I don’t normally think of myself or my family as very politicized, yet my 9- year old son wants to be Prime Minister and giggles at the Globe’s Heather Mallick and her term of dislike for our southern neighbour’s leader (or “neighbor” if you wish): “Bushlet”. My husband has started to refer to me as the “pop-up head” as I interject every news item on the radio with my invariably partially-informed, yet passionate, views on world affairs (“I can’t believe the CBC would broadcast comments like ‘dipstick’ “; “Newsweek shouldn’t have to apologize for publishing misinformation; for god’s sake, Bush went to war on misinformation!! And so on…) When my mother-in-law suggested I was wasting my vote if I voted for a certain environmentally-concerned provincial party, I argued that the heart of democracy was not strategic voting and that her vote could be considered trash too if she voted by default for the likely winner, rather than for the party that most closely represented her values. My friends and I discuss the fallacy of a true democracy in a two-party race and a decreasing voter turnout. Perhaps I am more politicized than I realized.
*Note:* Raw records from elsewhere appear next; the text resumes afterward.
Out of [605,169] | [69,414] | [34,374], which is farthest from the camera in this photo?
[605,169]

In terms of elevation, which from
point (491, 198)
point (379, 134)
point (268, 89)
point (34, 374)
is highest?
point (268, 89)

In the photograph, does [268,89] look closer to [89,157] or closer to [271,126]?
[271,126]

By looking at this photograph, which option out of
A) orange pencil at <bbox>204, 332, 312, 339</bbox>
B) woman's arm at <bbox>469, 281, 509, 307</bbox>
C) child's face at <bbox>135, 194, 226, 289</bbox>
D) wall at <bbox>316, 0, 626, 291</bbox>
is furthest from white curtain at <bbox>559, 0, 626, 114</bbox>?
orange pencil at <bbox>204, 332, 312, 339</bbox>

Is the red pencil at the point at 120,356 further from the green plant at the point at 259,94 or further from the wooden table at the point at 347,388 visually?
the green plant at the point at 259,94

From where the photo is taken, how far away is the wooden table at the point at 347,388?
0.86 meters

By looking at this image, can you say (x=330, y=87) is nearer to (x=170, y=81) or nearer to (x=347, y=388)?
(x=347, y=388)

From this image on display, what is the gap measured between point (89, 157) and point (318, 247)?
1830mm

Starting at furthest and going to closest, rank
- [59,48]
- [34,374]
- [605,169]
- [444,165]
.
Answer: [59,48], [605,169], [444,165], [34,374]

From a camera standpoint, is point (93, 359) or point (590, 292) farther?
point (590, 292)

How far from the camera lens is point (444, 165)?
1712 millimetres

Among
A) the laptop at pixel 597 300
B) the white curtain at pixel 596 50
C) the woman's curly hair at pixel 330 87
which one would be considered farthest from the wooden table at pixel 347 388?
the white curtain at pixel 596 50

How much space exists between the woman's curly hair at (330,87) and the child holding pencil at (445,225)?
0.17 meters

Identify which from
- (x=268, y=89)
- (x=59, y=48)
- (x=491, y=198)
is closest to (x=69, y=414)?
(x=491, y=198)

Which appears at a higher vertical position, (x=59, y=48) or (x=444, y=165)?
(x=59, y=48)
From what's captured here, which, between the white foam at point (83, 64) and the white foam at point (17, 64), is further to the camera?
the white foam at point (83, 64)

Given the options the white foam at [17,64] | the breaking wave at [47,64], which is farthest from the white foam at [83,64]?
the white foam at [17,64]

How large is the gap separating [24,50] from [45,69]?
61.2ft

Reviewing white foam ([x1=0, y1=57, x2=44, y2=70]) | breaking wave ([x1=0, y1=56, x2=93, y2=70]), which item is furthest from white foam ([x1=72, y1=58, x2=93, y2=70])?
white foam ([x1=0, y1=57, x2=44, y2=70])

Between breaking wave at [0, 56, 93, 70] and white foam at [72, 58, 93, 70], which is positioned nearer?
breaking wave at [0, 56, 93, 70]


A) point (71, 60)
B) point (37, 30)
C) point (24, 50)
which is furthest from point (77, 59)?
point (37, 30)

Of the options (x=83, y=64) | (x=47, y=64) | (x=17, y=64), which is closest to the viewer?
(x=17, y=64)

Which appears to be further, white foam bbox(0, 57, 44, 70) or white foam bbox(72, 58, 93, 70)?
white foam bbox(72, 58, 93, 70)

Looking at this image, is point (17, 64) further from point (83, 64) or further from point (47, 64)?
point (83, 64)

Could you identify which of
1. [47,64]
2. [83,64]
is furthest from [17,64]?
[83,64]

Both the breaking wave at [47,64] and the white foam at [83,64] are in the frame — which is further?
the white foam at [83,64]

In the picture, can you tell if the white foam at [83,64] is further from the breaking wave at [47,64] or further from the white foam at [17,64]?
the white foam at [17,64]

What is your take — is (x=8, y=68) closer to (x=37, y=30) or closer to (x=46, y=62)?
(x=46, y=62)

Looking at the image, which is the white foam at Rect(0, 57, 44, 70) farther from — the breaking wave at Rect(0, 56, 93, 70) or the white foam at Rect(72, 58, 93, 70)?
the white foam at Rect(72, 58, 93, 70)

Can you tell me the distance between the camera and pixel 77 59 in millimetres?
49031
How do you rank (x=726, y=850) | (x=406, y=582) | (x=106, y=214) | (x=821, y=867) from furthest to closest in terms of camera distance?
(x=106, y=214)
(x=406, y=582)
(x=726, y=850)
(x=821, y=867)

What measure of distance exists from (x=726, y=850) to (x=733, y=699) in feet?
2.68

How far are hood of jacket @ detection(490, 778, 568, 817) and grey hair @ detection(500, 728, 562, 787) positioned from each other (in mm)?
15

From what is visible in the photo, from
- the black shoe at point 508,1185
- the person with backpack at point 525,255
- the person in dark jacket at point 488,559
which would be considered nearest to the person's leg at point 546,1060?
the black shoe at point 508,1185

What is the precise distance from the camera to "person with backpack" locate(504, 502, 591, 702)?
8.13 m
Of course, it was just a provincial election and (yes, Ottawa and Quebec) JUST a wacky B.C. election at that, but what I realized that afternoon as I hovered over my ballot (YES! STV) and my stomach did flip-flops was that O Canada and Gordon Campbell were the same butterfly. I realized that, with the possible exception of Stephen Harper, I can trust that Canadian politicians, regardless of the waxing and waning of scandals and budgets, will forever uphold democracy, will forever cherish my right to vote and it is up to me to stand on guard, protégera nos foyers et nos droits, by submitting my ballot. If democracy is a sham it is only because a country’s citizens (or a U.S.-sponsored coup d'état) make it one. Sure, I am sometimes as embarrassed by our politicians as I am singing aloud but, fortunately, I can hide behind the cardboard divider. Something as simple as a school auditorium or as seemingly complex as a provincial election nudges the word “free” from my heart to my lips. Free. As in True North. As in Strong and. Sentimentality perhaps, simple-mindedness even, but just try to sing O Canada and not feel funny inside. Peculiar and ha ha at once.

I used to be envious of the determination and passion of voters in countries where democracy is in its infancy, where, sometimes, to vote could mean to die. Canadians no longer value this freedom, I would tell myself. I saw no trace of that lazy monster voter apathy last month on the city roads awash with campaign posters. When I stopped for milk at 7:30 p.m., the clerk asked me to hurry, so she could make it to a polling station before it closed at 8. At my polling station, an elderly man struggled with his cane up the path; he looked determined. He looked proud. I’ll bet he had butterflies.